## Start

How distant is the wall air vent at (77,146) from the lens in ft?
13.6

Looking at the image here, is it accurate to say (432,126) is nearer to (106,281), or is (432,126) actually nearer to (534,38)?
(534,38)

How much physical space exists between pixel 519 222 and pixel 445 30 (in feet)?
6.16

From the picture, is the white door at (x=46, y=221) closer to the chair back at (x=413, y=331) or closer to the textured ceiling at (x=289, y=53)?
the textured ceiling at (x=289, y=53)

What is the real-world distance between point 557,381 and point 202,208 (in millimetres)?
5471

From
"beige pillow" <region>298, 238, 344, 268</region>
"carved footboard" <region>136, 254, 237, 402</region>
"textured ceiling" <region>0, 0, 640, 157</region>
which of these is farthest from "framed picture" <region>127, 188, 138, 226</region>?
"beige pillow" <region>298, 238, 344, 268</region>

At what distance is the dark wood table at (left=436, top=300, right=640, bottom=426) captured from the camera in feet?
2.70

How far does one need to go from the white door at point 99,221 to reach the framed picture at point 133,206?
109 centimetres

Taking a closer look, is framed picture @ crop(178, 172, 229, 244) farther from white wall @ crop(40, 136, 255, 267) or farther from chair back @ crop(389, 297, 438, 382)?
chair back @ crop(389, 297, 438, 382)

## End

▶ What is required
Please rewrite everything from the line containing "How far does" down to the end of the material, changing "framed picture" to "wall painting" and leaving all else the same.

▶ Task solution
How far does one need to go from the white door at point 99,221 to reach the wall painting at point 133,206?
109 centimetres

Taking a closer look, is wall painting @ crop(178, 172, 229, 244) farther from white wall @ crop(40, 136, 255, 267) or farther from chair back @ crop(389, 297, 438, 382)?
chair back @ crop(389, 297, 438, 382)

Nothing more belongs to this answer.